Accueil du site // // Sally Bonn // J139

19.05.2011 / J139

À présent, me voici en phase avec cette chronique ou ce journal ou ce récit d’écriture et de recherche.

Je recommence.

Comme d’ailleurs, puisque j’entame la deuxième partie, j’ai l’impression de recommencer à zéro (la première partie est imprimée et postée, partie). Je commence l’analyse des œuvres et je cherche à montrer que l’écriture des textes, dans sa dimension performative, a ouvert un espace qui est celui dont les œuvres ont besoin pour être vues et perçues.

Je me retrouve un peu dans un creux, entre les deux parties – dans ces cas-là, je parcours ma bibliothèque, à la recherche d’un livre. J’y trouve un autre, que je ne cherchais pas (ou du moins que je ne cherchais pas là ni à ce moment là, mais qui faisait partie de l’horizon à appréhender). Il s’agit des Variétés 1 et 2 de Paul Valéry. Je l’ouvre et tombe sur une phrase notée il y a quelque temps et que je ne retrouvais plus, la voici dans son contexte :

« Mallarmé, m’ayant lu le plus uniment du monde son Coup de dés, comme simple préparation à une plus grande surprise, me fit enfin considérer le dispositif. Il me sembla de voir la figure d’une pensée, pour la première fois placée dans notre espace… Ici, véritablement l’étendue parlait, songeait, enfantait des formes temporelles. L’attente, le doute, la concentration étaient choses visibles. Ma vue avait affaire à des silences qui auraient pris corps. Je contemplais à mon aise d’inappréciables instants : la fraction d’une seconde, pendant laquelle s’étonne, brille, s’anéantit une idée ; l’atome de temps, germe de siècles psychologiques et de conséquences infinies, - paraissaient enfin comme des êtres, tout environnés de leur néant rendu sensible. »
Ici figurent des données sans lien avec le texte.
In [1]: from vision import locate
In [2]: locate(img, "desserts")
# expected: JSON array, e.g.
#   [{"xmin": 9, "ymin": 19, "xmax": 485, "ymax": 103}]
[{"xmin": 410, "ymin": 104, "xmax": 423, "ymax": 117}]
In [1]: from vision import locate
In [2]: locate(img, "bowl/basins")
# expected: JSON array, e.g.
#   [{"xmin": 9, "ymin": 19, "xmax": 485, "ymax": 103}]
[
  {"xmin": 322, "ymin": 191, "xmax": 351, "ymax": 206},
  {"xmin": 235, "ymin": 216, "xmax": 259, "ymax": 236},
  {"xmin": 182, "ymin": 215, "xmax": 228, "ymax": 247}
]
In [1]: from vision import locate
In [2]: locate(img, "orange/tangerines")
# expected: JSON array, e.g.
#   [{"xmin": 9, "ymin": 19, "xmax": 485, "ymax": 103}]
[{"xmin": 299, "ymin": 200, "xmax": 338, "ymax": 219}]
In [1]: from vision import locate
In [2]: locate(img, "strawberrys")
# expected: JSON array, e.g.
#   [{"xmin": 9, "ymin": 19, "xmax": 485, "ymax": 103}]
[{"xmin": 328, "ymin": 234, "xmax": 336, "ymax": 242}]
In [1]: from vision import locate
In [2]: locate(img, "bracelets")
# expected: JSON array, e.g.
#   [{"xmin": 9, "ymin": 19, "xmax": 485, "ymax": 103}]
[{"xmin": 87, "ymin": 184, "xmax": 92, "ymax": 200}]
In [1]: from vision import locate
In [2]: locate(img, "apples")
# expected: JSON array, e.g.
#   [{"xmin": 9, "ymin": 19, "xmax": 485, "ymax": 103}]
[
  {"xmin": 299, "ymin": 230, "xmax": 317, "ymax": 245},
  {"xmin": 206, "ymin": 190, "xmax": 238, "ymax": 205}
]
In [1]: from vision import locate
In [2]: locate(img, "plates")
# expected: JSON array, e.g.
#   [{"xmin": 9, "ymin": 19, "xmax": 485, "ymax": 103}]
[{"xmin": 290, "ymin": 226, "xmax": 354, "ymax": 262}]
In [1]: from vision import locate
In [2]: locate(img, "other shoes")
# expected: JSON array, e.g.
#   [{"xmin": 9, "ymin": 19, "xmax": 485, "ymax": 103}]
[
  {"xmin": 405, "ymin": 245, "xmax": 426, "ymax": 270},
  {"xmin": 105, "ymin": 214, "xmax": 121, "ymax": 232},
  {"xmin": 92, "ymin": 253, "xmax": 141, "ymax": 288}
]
L’étendue parlait, dit Valéry à propos de ce dispositif mallarméen. Voir la figure d’une pensée placée dans notre espace. Le projet de ce travail sur les textes d’artistes trouve dans ces mots de Valéry tout à la fois une sorte de justification et un sens, une perspective.

Je ne peux pas, cependant, ne pas m’inquiéter de ce genre de « hasard » qui me fait trouver parfois, retrouver ici, une phrase, un texte, une réflexion ou une pensée qui entre en résonnance ou se conjugue avec le sujet de la recherche dans l’instant précis d’un suspens de l’écriture, qui tout d’un coup trouve sa juste place dans le cours des idées et vient, selon, permettre de poursuivre et de reprendre ce qui paraissait l’instant d’avant vague ou lointain. Étrange sensation que les choses, mais aussi l’écriture et même au fond la pensée tient à peu.